The entries that follow should be written out exactly.

[Source material Boundary: Start]

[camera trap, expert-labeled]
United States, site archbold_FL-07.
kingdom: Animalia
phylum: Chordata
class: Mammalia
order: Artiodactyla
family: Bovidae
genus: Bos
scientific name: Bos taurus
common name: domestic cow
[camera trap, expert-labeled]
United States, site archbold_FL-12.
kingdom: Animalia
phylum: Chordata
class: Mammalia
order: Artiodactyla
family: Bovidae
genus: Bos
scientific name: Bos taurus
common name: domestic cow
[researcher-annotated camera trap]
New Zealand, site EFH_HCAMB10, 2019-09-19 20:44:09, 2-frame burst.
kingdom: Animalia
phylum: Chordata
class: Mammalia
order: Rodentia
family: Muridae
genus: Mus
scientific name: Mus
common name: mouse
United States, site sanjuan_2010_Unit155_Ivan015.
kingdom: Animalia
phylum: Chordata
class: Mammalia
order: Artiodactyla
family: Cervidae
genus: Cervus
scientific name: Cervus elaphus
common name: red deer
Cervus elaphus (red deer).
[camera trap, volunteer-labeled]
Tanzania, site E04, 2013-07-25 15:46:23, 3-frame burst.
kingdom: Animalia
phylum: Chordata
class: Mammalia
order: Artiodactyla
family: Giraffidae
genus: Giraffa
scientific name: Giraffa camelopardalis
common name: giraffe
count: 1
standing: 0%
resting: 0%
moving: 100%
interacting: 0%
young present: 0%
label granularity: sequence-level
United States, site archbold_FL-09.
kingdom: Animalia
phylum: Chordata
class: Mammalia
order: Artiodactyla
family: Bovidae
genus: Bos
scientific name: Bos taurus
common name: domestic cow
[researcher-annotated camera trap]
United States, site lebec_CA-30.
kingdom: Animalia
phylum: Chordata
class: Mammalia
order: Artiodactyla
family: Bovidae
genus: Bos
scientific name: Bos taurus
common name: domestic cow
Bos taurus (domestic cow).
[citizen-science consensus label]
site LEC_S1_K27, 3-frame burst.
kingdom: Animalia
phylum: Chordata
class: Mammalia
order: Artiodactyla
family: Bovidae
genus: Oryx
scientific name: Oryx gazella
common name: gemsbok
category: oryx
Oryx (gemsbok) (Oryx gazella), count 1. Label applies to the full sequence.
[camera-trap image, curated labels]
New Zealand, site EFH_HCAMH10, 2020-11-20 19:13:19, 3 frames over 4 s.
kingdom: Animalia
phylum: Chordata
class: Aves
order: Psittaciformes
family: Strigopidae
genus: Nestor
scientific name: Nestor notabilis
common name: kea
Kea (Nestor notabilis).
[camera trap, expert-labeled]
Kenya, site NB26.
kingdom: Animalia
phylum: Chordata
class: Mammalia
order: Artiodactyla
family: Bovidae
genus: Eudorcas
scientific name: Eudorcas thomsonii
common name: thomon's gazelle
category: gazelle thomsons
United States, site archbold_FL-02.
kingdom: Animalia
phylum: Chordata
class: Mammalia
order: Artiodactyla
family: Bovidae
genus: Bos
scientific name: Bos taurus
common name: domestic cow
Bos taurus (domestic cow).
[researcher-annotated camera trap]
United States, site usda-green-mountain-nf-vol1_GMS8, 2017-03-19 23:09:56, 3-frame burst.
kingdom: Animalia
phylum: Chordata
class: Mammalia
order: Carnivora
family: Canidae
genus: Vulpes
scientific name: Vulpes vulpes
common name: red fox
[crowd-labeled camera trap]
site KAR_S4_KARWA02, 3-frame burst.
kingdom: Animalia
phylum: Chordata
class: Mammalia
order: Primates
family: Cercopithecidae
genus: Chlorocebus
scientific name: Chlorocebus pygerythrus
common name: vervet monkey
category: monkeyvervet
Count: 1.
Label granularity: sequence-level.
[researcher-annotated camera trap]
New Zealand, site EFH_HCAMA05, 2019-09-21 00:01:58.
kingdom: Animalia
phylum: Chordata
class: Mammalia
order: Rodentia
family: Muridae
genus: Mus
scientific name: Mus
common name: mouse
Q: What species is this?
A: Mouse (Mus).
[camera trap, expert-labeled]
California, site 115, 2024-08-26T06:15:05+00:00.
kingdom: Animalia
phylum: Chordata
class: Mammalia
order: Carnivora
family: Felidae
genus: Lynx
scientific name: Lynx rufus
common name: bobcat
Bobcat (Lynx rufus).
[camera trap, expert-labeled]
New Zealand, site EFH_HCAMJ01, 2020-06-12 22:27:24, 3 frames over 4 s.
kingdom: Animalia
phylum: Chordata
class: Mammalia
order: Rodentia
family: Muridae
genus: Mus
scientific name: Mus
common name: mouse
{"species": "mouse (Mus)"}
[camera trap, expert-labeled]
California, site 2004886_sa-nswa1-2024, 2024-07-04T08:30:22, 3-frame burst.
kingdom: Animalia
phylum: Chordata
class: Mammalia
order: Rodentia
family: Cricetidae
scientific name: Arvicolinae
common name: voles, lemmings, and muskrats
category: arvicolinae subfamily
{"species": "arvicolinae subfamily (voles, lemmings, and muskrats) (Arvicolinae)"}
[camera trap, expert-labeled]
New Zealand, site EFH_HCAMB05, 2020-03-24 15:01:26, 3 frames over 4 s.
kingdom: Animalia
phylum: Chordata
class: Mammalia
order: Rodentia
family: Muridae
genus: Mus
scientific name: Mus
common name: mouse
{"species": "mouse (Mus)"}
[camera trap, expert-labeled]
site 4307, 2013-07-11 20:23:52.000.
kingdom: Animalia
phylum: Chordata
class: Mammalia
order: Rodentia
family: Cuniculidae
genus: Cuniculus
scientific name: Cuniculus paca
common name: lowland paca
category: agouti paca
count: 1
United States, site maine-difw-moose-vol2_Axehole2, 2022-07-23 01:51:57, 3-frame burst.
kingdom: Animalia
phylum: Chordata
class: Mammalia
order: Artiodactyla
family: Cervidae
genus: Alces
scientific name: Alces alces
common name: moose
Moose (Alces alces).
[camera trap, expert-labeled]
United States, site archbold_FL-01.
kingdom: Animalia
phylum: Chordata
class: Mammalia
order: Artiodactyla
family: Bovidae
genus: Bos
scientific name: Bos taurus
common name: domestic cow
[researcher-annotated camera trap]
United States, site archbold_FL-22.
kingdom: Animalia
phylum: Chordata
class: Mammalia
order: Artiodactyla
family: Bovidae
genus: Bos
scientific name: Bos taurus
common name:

[Source material Boundary: End]

Answer space —
[camera trap, expert-labeled]
United States, site archbold_FL-07.
kingdom: Animalia
phylum: Chordata
class: Mammalia
order: Artiodactyla
family: Bovidae
genus: Bos
scientific name: Bos taurus
common name: domestic cow
[camera trap, expert-labeled]
United States, site archbold_FL-12.
kingdom: Animalia
phylum: Chordata
class: Mammalia
order: Artiodactyla
family: Bovidae
genus: Bos
scientific name: Bos taurus
common name: domestic cow
[researcher-annotated camera trap]
New Zealand, site EFH_HCAMB10, 2019-09-19 20:44:09, 2-frame burst.
kingdom: Animalia
phylum: Chordata
class: Mammalia
order: Rodentia
family: Muridae
genus: Mus
scientific name: Mus
common name: mouse
United States, site sanjuan_2010_Unit155_Ivan015.
kingdom: Animalia
phylum: Chordata
class: Mammalia
order: Artiodactyla
family: Cervidae
genus: Cervus
scientific name: Cervus elaphus
common name: red deer
Cervus elaphus (red deer).
[camera trap, volunteer-labeled]
Tanzania, site E04, 2013-07-25 15:46:23, 3-frame burst.
kingdom: Animalia
phylum: Chordata
class: Mammalia
order: Artiodactyla
family: Giraffidae
genus: Giraffa
scientific name: Giraffa camelopardalis
common name: giraffe
count: 1
standing: 0%
resting: 0%
moving: 100%
interacting: 0%
young present: 0%
label granularity: sequence-level
United States, site archbold_FL-09.
kingdom: Animalia
phylum: Chordata
class: Mammalia
order: Artiodactyla
family: Bovidae
genus: Bos
scientific name: Bos taurus
common name: domestic cow
[researcher-annotated camera trap]
United States, site lebec_CA-30.
kingdom: Animalia
phylum: Chordata
class: Mammalia
order: Artiodactyla
family: Bovidae
genus: Bos
scientific name: Bos taurus
common name: domestic cow
Bos taurus (domestic cow).
[citizen-science consensus label]
site LEC_S1_K27, 3-frame burst.
kingdom: Animalia
phylum: Chordata
class: Mammalia
order: Artiodactyla
family: Bovidae
genus: Oryx
scientific name: Oryx gazella
common name: gemsbok
category: oryx
Oryx (gemsbok) (Oryx gazella), count 1. Label applies to the full sequence.
[camera-trap image, curated labels]
New Zealand, site EFH_HCAMH10, 2020-11-20 19:13:19, 3 frames over 4 s.
kingdom: Animalia
phylum: Chordata
class: Aves
order: Psittaciformes
family: Strigopidae
genus: Nestor
scientific name: Nestor notabilis
common name: kea
Kea (Nestor notabilis).
[camera trap, expert-labeled]
Kenya, site NB26.
kingdom: Animalia
phylum: Chordata
class: Mammalia
order: Artiodactyla
family: Bovidae
genus: Eudorcas
scientific name: Eudorcas thomsonii
common name: thomon's gazelle
category: gazelle thomsons
United States, site archbold_FL-02.
kingdom: Animalia
phylum: Chordata
class: Mammalia
order: Artiodactyla
family: Bovidae
genus: Bos
scientific name: Bos taurus
common name: domestic cow
Bos taurus (domestic cow).
[researcher-annotated camera trap]
United States, site usda-green-mountain-nf-vol1_GMS8, 2017-03-19 23:09:56, 3-frame burst.
kingdom: Animalia
phylum: Chordata
class: Mammalia
order: Carnivora
family: Canidae
genus: Vulpes
scientific name: Vulpes vulpes
common name: red fox
[crowd-labeled camera trap]
site KAR_S4_KARWA02, 3-frame burst.
kingdom: Animalia
phylum: Chordata
class: Mammalia
order: Primates
family: Cercopithecidae
genus: Chlorocebus
scientific name: Chlorocebus pygerythrus
common name: vervet monkey
category: monkeyvervet
Count: 1.
Label granularity: sequence-level.
[researcher-annotated camera trap]
New Zealand, site EFH_HCAMA05, 2019-09-21 00:01:58.
kingdom: Animalia
phylum: Chordata
class: Mammalia
order: Rodentia
family: Muridae
genus: Mus
scientific name: Mus
common name: mouse
Q: What species is this?
A: Mouse (Mus).
[camera trap, expert-labeled]
California, site 115, 2024-08-26T06:15:05+00:00.
kingdom: Animalia
phylum: Chordata
class: Mammalia
order: Carnivora
family: Felidae
genus: Lynx
scientific name: Lynx rufus
common name: bobcat
Bobcat (Lynx rufus).
[camera trap, expert-labeled]
New Zealand, site EFH_HCAMJ01, 2020-06-12 22:27:24, 3 frames over 4 s.
kingdom: Animalia
phylum: Chordata
class: Mammalia
order: Rodentia
family: Muridae
genus: Mus
scientific name: Mus
common name: mouse
{"species": "mouse (Mus)"}
[camera trap, expert-labeled]
California, site 2004886_sa-nswa1-2024, 2024-07-04T08:30:22, 3-frame burst.
kingdom: Animalia
phylum: Chordata
class: Mammalia
order: Rodentia
family: Cricetidae
scientific name: Arvicolinae
common name: voles, lemmings, and muskrats
category: arvicolinae subfamily
{"species": "arvicolinae subfamily (voles, lemmings, and muskrats) (Arvicolinae)"}
[camera trap, expert-labeled]
New Zealand, site EFH_HCAMB05, 2020-03-24 15:01:26, 3 frames over 4 s.
kingdom: Animalia
phylum: Chordata
class: Mammalia
order: Rodentia
family: Muridae
genus: Mus
scientific name: Mus
common name: mouse
{"species": "mouse (Mus)"}
[camera trap, expert-labeled]
site 4307, 2013-07-11 20:23:52.000.
kingdom: Animalia
phylum: Chordata
class: Mammalia
order: Rodentia
family: Cuniculidae
genus: Cuniculus
scientific name: Cuniculus paca
common name: lowland paca
category: agouti paca
count: 1
United States, site maine-difw-moose-vol2_Axehole2, 2022-07-23 01:51:57, 3-frame burst.
kingdom: Animalia
phylum: Chordata
class: Mammalia
order: Artiodactyla
family: Cervidae
genus: Alces
scientific name: Alces alces
common name: moose
Moose (Alces alces).
[camera trap, expert-labeled]
United States, site archbold_FL-01.
kingdom: Animalia
phylum: Chordata
class: Mammalia
order: Artiodactyla
family: Bovidae
genus: Bos
scientific name: Bos taurus
common name: domestic cow
[researcher-annotated camera trap]
United States, site archbold_FL-22.
kingdom: Animalia
phylum: Chordata
class: Mammalia
order: Artiodactyla
family: Bovidae
genus: Bos
scientific name: Bos taurus
common name:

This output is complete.